Below you can find two raw kernels:
1. `mul_kernel` this kernel in the loop accumulate multiplication results straight into the output array. Output array is in global device memory, so access to this memory is slower than to the registry.
2. `mul_kernel_reg` this kernel is accumulating the multiplication results into the registry variable `tmp`. For each step of the loop the access is faster for this variable than to the global memory. This kernel should be 10 time faster than mul_kernel.


This example didn't show such time result during presentation because I changed the kernel code instead of creating two separate kernels (as it is right now).

— Given material —
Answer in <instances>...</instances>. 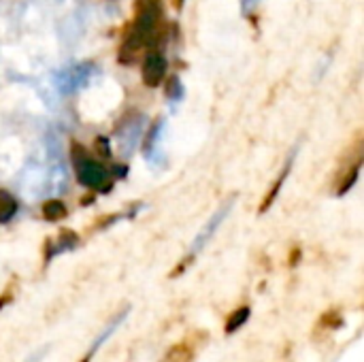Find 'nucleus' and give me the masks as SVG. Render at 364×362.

— What to work on —
Answer the following from the text on the two kernels:
(a) Into what does `mul_kernel` accumulate its multiplication results?
(b) What is the name of the variable that `mul_kernel_reg` uses to accumulate its results?
(c) How many times faster than `mul_kernel` should `mul_kernel_reg` be?

— Response —
(a) Straight into the output array, which is in global device memory.
(b) `tmp`.
(c) 10 times faster.